• **Saved entries**:

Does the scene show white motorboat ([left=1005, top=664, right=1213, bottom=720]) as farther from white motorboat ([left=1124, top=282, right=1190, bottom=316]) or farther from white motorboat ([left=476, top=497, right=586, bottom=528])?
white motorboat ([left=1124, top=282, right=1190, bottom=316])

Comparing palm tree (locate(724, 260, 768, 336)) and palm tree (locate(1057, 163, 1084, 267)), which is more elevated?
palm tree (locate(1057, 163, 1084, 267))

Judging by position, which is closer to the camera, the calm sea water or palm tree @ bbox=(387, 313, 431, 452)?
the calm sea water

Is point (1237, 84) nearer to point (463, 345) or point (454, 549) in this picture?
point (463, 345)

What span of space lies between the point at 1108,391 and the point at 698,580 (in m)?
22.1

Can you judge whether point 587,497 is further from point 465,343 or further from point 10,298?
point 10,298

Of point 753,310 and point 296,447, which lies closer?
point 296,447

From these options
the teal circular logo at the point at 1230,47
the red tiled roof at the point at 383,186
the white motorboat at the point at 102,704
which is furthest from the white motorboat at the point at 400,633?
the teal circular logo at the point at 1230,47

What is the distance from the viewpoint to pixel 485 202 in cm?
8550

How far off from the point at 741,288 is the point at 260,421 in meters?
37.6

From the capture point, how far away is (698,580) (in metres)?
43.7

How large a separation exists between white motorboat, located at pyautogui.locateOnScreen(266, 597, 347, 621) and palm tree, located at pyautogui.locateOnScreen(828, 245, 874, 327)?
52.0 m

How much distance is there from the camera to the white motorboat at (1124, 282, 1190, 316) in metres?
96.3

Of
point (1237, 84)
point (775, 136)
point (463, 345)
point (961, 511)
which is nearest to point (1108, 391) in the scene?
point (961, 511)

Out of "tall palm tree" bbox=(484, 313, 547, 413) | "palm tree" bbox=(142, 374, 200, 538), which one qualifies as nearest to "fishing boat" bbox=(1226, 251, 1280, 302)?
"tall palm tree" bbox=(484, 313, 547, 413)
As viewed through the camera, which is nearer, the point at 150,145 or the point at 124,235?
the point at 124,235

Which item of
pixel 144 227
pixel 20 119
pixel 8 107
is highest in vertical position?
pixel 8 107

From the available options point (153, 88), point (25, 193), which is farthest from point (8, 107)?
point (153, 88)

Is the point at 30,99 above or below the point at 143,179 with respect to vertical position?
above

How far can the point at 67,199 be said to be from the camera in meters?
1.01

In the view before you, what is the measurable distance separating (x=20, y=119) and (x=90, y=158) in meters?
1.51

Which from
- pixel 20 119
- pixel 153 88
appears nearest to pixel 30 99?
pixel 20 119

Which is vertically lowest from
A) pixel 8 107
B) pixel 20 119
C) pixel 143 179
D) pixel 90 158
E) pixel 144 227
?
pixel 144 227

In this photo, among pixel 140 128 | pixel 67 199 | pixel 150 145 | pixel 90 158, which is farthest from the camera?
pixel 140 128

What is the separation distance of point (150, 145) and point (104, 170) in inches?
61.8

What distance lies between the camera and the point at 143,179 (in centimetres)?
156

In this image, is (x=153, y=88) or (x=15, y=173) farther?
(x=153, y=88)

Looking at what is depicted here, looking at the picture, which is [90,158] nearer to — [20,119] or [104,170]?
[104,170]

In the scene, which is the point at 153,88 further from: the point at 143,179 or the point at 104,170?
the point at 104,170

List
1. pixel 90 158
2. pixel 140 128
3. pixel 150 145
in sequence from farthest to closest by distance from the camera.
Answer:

• **Task requirements**:
Copy out all of the records above word for word, keeping each line as it is.

• **Expected answer**:
Does the scene show white motorboat ([left=1005, top=664, right=1213, bottom=720]) as farther from white motorboat ([left=1124, top=282, right=1190, bottom=316]) or farther from white motorboat ([left=476, top=497, right=586, bottom=528])?
white motorboat ([left=1124, top=282, right=1190, bottom=316])

Comparing palm tree (locate(724, 260, 768, 336)) and palm tree (locate(1057, 163, 1084, 267)), which is more elevated?
palm tree (locate(1057, 163, 1084, 267))

Judging by position, which is closer to the camera, the calm sea water or palm tree @ bbox=(387, 313, 431, 452)?
the calm sea water

Is point (1237, 84) nearer to point (463, 345) or point (454, 549) in this picture?
point (463, 345)

What span of space lies between the point at 1108,391 and the point at 698,580 (in m)?
22.1

Can you judge whether point 587,497 is further from point 465,343 or further from point 10,298?
point 10,298

Of point 753,310 and point 296,447, which lies closer?
point 296,447

From these options
the teal circular logo at the point at 1230,47
the red tiled roof at the point at 383,186
the white motorboat at the point at 102,704
which is furthest from the white motorboat at the point at 400,633?
the teal circular logo at the point at 1230,47

What is the distance from the viewpoint to pixel 485 202 in cm?
8550

How far off from the point at 741,288 is the point at 260,421 in meters?
37.6

From the capture point, how far away is (698,580) (in metres)?
43.7

How large a separation exists between white motorboat, located at pyautogui.locateOnScreen(266, 597, 347, 621) and palm tree, located at pyautogui.locateOnScreen(828, 245, 874, 327)?
52.0 m

How much distance is there from the camera to the white motorboat at (1124, 282, 1190, 316) in metres?
96.3

Of
point (1237, 84)
point (775, 136)
point (463, 345)
point (961, 511)
which is nearest to point (1108, 391) in the scene?
point (961, 511)

Out of "tall palm tree" bbox=(484, 313, 547, 413) | "palm tree" bbox=(142, 374, 200, 538), which one qualifies as nearest to "fishing boat" bbox=(1226, 251, 1280, 302)?
"tall palm tree" bbox=(484, 313, 547, 413)
As viewed through the camera, which is nearer, the point at 150,145 or the point at 124,235?
the point at 124,235

Which item of
pixel 144 227
pixel 20 119
pixel 8 107
is highest in vertical position?
pixel 8 107

From the available options point (153, 88), point (25, 193), which is farthest from point (8, 107)?
point (153, 88)

Is the point at 30,99 above or below the point at 143,179 with respect to vertical position?
above

How far can the point at 67,199 be said to be from the camera in meters?
1.01

In the view before you, what is the measurable distance separating (x=20, y=119) and (x=90, y=158) in meters?
1.51

Which from
- pixel 20 119
- pixel 153 88
appears nearest to pixel 30 99?
pixel 20 119

Which is vertically lowest from
A) pixel 8 107
B) pixel 20 119
C) pixel 143 179
D) pixel 90 158
E) pixel 144 227
?
pixel 144 227

In this photo, among pixel 140 128 | pixel 67 199 | pixel 150 145 | pixel 90 158, which is farthest from the camera?
pixel 140 128

What is the separation distance of point (150, 145) and point (104, 170) in inches?
61.8

What distance lies between the camera and the point at 143,179 (in centimetres)?
156

In this image, is (x=153, y=88) or (x=15, y=173) farther?
(x=153, y=88)

Looking at what is depicted here, looking at the picture, which is [90,158] nearer to — [20,119] or [104,170]?
[104,170]

In the scene, which is the point at 153,88 further from: the point at 143,179 or the point at 104,170?
the point at 104,170

List
1. pixel 90 158
2. pixel 140 128
3. pixel 150 145
in sequence from farthest to closest by distance from the camera.
Answer:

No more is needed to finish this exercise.